291021 What every Car Owner Should Know 2 of 2 By Rachel Baker


By Rachel Baker

Reprinted with permission of the SPOKESMAN-REVIEW

Air filters

A vehicle has several filters. Cabin air filters help remove air pollutants from entering the cabin as it moves through the heating, ventilation and air conditioning (HVAC) system. Low air flow, whistling, loud operating or odorous air are signs that it needs to be changed.

Fuel filters are round filters housed in the fuel tank or in the fuel line that protect the fuel injectors lines from dirt, debris and other contaminants. Signs it needs to be replaced include erratic and poor engine performance and fuel efficiency, hard starting, rough idle, stalling and other fuel system failures.

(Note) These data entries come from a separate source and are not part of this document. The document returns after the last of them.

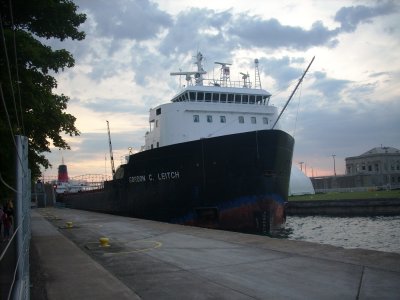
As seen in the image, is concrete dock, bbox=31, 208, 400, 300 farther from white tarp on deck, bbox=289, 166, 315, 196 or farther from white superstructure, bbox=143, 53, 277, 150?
white tarp on deck, bbox=289, 166, 315, 196

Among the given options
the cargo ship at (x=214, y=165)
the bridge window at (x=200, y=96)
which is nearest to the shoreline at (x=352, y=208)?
the cargo ship at (x=214, y=165)

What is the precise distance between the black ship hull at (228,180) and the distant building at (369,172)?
3049 inches

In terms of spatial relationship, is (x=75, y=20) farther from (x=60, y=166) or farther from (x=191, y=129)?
(x=60, y=166)

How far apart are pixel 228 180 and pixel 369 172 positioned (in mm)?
96279

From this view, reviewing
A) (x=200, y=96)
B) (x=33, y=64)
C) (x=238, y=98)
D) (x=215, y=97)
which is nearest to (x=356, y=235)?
(x=238, y=98)

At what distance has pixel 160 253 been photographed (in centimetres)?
957

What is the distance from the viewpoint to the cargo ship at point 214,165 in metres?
16.4

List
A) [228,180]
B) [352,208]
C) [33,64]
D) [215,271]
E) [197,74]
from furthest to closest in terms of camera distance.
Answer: [352,208]
[197,74]
[228,180]
[33,64]
[215,271]

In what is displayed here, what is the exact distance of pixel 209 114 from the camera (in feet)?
70.8

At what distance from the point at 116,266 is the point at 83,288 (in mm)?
1997

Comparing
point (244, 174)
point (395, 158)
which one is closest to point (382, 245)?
point (244, 174)

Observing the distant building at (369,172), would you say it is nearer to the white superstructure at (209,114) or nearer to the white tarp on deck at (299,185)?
the white tarp on deck at (299,185)

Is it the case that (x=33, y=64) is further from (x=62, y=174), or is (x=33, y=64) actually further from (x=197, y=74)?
(x=62, y=174)

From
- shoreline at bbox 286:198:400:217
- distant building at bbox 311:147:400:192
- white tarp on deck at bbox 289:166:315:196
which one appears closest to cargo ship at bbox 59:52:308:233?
shoreline at bbox 286:198:400:217
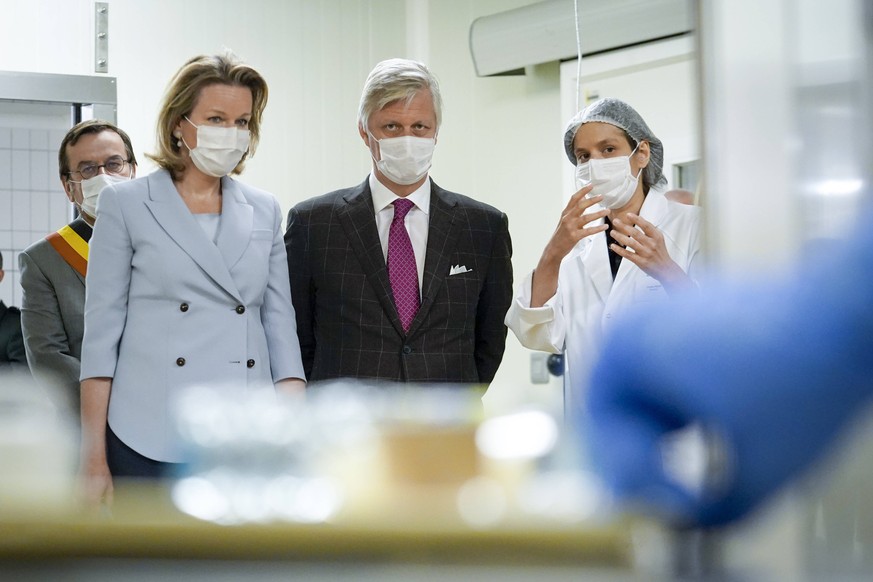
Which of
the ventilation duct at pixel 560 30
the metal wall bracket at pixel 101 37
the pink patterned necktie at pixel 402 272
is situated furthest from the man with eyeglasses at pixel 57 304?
the ventilation duct at pixel 560 30

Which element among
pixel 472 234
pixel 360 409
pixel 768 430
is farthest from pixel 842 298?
pixel 472 234

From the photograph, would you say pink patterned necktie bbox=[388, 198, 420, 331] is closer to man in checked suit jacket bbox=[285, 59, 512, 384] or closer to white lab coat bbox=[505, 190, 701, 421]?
man in checked suit jacket bbox=[285, 59, 512, 384]

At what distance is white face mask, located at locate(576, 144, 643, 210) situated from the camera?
68.8 inches

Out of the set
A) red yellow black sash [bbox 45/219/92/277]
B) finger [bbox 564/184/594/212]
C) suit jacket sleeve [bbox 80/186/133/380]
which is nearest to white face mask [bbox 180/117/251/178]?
suit jacket sleeve [bbox 80/186/133/380]

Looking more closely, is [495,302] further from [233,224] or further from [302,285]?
[233,224]

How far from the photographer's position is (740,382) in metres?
0.28

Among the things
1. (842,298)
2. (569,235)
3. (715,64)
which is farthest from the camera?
(569,235)

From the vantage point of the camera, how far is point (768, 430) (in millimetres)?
282

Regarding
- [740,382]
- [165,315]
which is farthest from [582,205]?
[740,382]

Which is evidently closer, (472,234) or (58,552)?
(58,552)

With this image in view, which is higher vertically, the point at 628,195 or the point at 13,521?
the point at 628,195

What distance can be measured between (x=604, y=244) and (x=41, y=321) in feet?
2.91

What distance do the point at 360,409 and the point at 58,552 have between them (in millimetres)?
93

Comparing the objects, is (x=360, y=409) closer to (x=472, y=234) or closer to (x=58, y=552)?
(x=58, y=552)
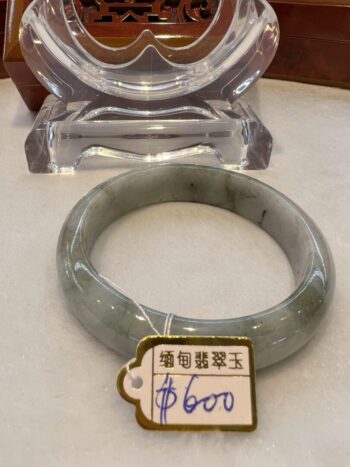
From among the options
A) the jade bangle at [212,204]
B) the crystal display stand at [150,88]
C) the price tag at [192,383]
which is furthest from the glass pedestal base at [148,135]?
the price tag at [192,383]

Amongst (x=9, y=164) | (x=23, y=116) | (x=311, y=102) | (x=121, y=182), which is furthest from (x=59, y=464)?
(x=311, y=102)

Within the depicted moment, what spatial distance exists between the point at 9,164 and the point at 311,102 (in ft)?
1.75

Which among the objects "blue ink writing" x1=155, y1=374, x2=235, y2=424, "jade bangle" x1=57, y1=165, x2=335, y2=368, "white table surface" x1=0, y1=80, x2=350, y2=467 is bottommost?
"white table surface" x1=0, y1=80, x2=350, y2=467

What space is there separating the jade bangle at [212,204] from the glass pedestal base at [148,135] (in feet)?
0.37

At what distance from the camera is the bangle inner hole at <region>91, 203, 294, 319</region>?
521 millimetres

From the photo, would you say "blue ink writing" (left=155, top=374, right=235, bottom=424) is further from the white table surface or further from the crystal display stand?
the crystal display stand

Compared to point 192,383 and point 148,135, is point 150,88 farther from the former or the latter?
point 192,383

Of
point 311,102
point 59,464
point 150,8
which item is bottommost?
point 59,464

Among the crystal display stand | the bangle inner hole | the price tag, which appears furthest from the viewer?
the crystal display stand

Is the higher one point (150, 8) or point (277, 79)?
point (150, 8)

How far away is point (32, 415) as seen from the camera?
423 millimetres

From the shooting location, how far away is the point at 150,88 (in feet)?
2.33

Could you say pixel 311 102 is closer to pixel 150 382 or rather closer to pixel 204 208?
pixel 204 208

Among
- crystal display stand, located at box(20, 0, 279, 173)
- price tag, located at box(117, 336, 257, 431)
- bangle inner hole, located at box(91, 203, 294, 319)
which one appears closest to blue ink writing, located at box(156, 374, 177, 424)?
price tag, located at box(117, 336, 257, 431)
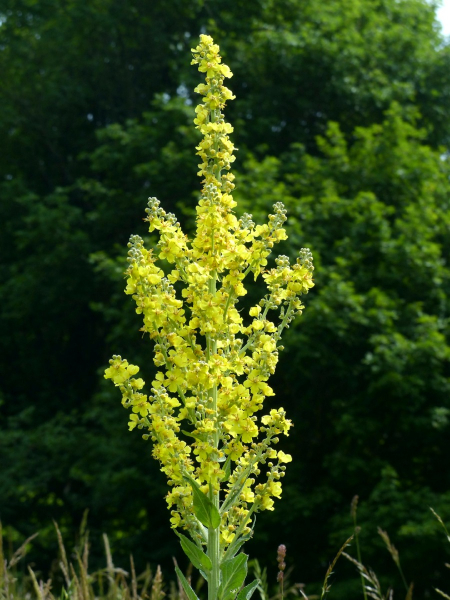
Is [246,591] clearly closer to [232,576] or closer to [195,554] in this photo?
[232,576]

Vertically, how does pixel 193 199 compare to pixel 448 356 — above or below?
above

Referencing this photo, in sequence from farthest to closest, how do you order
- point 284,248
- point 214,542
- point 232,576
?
point 284,248, point 214,542, point 232,576

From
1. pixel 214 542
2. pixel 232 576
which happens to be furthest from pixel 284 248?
pixel 232 576

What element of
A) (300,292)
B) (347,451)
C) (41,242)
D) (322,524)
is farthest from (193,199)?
(300,292)

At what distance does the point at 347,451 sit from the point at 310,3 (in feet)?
31.4

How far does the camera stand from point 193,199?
14.1m

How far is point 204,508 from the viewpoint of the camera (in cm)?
286

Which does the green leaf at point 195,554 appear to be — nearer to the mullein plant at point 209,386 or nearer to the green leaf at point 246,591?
the mullein plant at point 209,386

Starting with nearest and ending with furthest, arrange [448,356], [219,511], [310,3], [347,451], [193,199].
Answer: [219,511], [448,356], [347,451], [193,199], [310,3]

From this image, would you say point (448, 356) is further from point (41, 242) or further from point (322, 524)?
point (41, 242)

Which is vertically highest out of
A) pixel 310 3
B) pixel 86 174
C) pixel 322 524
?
pixel 310 3

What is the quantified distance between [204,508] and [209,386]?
451 mm

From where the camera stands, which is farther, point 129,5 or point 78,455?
point 129,5

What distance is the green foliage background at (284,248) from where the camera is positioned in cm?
1204
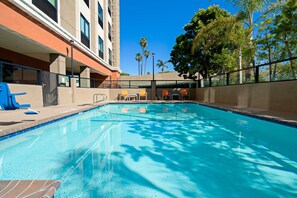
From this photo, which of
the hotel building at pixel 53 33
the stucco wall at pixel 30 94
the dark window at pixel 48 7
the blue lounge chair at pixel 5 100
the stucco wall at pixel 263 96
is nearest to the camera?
the blue lounge chair at pixel 5 100

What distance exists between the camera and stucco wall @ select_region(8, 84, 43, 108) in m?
7.38

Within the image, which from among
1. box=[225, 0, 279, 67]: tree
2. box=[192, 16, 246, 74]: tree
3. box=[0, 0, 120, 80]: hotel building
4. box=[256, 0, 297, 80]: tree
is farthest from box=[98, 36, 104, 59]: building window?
box=[256, 0, 297, 80]: tree

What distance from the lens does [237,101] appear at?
32.9 feet

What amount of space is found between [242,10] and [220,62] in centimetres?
534

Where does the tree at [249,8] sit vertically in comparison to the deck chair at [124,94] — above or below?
above

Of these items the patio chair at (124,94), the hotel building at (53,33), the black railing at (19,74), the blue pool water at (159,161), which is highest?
the hotel building at (53,33)

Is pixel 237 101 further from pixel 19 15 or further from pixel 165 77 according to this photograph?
pixel 165 77

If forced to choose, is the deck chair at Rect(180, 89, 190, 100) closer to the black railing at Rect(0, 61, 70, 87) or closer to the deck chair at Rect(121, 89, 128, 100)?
the deck chair at Rect(121, 89, 128, 100)

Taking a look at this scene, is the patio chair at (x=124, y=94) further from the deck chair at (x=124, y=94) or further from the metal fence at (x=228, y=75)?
the metal fence at (x=228, y=75)

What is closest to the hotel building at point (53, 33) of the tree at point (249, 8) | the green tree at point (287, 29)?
the tree at point (249, 8)

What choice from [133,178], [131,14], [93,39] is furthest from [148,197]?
[131,14]

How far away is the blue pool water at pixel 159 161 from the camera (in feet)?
7.86

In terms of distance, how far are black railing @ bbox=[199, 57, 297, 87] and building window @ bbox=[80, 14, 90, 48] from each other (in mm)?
10360

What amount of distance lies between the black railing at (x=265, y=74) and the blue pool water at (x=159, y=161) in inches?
115
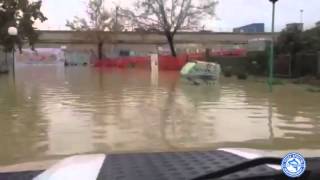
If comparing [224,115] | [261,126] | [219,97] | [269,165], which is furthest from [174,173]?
[219,97]

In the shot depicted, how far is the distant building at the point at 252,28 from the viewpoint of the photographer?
10269 centimetres

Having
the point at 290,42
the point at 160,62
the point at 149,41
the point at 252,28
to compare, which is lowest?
the point at 160,62

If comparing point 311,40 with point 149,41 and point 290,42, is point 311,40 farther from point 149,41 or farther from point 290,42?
point 149,41

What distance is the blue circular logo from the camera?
2219 mm

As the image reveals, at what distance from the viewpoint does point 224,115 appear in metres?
14.9

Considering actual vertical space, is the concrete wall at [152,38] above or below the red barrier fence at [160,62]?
above

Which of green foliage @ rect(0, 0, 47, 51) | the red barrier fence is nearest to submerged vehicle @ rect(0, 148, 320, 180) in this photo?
green foliage @ rect(0, 0, 47, 51)

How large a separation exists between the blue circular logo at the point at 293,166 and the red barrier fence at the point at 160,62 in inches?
2064

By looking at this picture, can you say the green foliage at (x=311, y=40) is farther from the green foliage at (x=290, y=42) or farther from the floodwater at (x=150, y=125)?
the floodwater at (x=150, y=125)

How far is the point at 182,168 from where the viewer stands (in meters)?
3.13

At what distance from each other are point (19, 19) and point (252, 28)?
6233 centimetres

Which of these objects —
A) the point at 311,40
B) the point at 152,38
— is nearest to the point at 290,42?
the point at 311,40

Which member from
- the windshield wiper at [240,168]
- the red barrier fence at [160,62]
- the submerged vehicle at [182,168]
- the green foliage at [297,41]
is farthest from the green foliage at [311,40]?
the windshield wiper at [240,168]

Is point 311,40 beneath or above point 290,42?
above
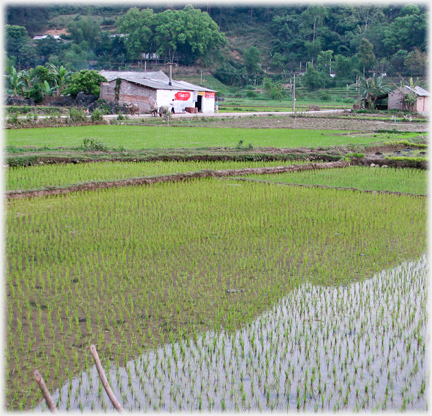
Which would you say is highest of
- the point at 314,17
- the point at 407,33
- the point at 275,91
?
the point at 314,17

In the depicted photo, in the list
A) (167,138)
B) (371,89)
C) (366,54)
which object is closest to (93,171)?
(167,138)

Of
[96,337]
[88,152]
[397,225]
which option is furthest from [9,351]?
[88,152]

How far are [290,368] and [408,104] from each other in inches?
1435

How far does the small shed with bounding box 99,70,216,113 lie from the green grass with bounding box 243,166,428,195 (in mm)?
21122

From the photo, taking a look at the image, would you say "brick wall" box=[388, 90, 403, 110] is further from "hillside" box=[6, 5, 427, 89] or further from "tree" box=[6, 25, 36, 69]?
"tree" box=[6, 25, 36, 69]

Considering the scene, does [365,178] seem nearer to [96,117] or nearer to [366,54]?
[96,117]

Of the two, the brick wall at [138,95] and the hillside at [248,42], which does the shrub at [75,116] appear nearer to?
the brick wall at [138,95]

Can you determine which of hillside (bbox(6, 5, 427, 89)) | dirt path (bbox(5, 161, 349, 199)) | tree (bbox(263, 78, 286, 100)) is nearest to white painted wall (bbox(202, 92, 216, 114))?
tree (bbox(263, 78, 286, 100))

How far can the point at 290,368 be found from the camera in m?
3.64

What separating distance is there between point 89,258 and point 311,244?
2.63 m

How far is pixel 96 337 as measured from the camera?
4020mm

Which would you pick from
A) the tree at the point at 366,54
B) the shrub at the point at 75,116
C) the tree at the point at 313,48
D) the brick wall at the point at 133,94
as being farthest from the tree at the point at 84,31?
the shrub at the point at 75,116

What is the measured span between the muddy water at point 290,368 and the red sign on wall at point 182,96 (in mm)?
30026

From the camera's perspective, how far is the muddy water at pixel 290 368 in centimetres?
325
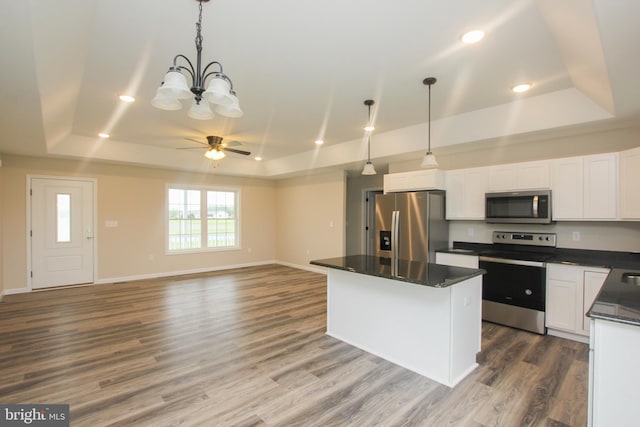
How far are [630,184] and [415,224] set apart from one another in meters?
2.27

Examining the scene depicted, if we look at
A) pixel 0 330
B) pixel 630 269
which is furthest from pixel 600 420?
pixel 0 330

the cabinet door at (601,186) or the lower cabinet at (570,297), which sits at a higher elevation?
the cabinet door at (601,186)

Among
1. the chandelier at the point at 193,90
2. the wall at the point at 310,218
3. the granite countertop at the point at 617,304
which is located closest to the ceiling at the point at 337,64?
the chandelier at the point at 193,90

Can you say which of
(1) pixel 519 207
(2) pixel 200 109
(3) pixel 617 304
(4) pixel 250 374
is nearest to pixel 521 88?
(1) pixel 519 207

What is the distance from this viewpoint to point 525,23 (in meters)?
2.18

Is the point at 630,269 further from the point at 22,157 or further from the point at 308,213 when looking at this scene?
the point at 22,157

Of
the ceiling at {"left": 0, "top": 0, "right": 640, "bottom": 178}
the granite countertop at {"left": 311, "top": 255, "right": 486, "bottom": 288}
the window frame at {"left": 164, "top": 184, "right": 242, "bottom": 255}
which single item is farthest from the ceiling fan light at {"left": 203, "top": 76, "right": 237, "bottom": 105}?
the window frame at {"left": 164, "top": 184, "right": 242, "bottom": 255}

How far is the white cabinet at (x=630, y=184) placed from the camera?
3.04 m

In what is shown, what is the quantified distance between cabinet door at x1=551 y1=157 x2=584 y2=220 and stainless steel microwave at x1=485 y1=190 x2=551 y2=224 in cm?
10

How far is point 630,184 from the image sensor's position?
3.09 meters

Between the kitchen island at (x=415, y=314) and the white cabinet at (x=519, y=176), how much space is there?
5.57 feet

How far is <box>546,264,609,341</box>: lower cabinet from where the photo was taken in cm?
318

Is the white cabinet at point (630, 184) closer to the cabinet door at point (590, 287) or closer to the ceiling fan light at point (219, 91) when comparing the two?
the cabinet door at point (590, 287)

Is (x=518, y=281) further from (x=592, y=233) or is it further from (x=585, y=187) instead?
(x=585, y=187)
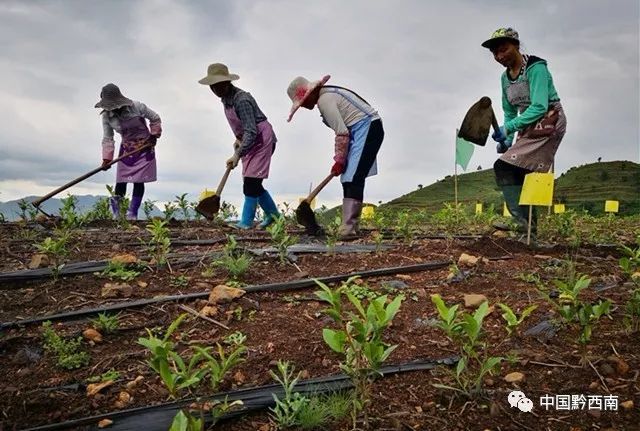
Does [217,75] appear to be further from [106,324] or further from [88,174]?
→ [106,324]

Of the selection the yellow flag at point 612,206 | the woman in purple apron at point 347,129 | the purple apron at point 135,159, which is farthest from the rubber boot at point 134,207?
the yellow flag at point 612,206

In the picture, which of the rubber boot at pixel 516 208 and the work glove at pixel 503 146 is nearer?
the rubber boot at pixel 516 208

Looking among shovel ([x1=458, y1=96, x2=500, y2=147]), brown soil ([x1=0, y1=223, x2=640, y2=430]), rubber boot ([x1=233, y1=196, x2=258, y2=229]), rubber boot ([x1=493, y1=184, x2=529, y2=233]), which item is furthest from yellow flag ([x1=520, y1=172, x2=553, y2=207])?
rubber boot ([x1=233, y1=196, x2=258, y2=229])

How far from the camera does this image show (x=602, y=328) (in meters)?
2.29

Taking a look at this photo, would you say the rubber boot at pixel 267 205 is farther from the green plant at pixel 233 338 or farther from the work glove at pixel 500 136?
the green plant at pixel 233 338

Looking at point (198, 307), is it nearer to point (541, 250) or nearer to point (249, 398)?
point (249, 398)

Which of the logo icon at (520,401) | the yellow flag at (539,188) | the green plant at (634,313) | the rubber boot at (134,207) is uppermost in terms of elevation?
the yellow flag at (539,188)

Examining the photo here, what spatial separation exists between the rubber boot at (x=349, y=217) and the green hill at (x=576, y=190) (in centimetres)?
445

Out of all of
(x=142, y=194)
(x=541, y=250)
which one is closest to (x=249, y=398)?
(x=541, y=250)

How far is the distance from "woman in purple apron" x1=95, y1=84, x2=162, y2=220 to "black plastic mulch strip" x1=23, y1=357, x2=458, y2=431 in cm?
581

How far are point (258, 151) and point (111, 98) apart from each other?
235cm

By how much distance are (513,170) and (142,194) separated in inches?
209

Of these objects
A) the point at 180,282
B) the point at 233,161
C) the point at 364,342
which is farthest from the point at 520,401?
the point at 233,161

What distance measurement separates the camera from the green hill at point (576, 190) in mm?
10133
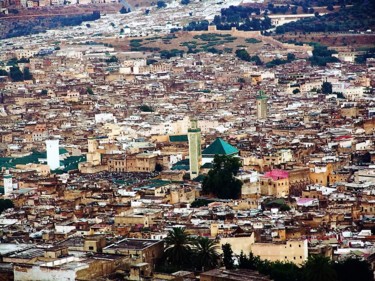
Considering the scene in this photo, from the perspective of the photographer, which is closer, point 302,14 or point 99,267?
point 99,267

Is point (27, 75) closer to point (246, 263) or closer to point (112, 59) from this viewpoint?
point (112, 59)

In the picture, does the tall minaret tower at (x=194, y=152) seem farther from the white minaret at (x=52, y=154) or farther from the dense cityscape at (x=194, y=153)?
the white minaret at (x=52, y=154)

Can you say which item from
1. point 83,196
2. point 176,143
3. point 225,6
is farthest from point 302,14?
point 83,196

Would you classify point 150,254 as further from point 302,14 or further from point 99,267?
point 302,14

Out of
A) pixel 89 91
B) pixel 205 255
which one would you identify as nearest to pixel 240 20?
pixel 89 91

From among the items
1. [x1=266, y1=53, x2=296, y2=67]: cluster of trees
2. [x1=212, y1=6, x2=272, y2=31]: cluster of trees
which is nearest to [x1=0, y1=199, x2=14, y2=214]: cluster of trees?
[x1=266, y1=53, x2=296, y2=67]: cluster of trees

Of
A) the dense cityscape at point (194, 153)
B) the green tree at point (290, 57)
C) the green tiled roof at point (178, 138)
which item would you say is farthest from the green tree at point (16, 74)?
the green tiled roof at point (178, 138)
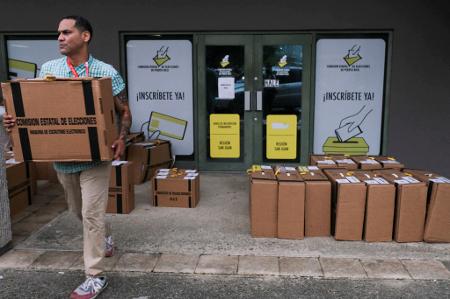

The engine air filter removes bugs, debris, dirt, air pollutants, water and other substances from the air that is taken in by the engine. A clean filter improves overall performance and efficiency. Inspect it if you notice lower than usual horsepower, black smoke from the exhaust pipe or a detectable gas odor when starting the engine.

The oil filter protects the car’s oil from dirt and debris. It’s generally advised to change it every time you change the oil. Overheating, decline in performance, decreased oil pressure and dirty exhaust fumes can all be signs it is overdue.

Vehicle fluids

Cars typically use nine fluids. You’re familiar with gas and oil. Coolant, also called antifreeze, regulates the engine temperature. Transmission fluid lubricates the transmission for smooth shifting. Power steering fluid is used to create hydraulic pressure to reduce the effort required to turn the wheel. Differential fluid lubricates the gears, allowing power to transfer from the transmission to the wheels. Brake fluid works to create hydraulic pressure and transfer and amplify braking force. And as you know, windshield wiper fluid keeps those pesky bugs and grime out of your line of sight.

As every manufacturer and mechanic will tell you, always refer to your owner’s manual and it will guide you through all the routine maintenance needed to ensure your car runs as well and as long as possible.

Checking your car’s motor oil is a relatively easy task. Traditional advice is to change the oil every 3,000 to 5,000 miles.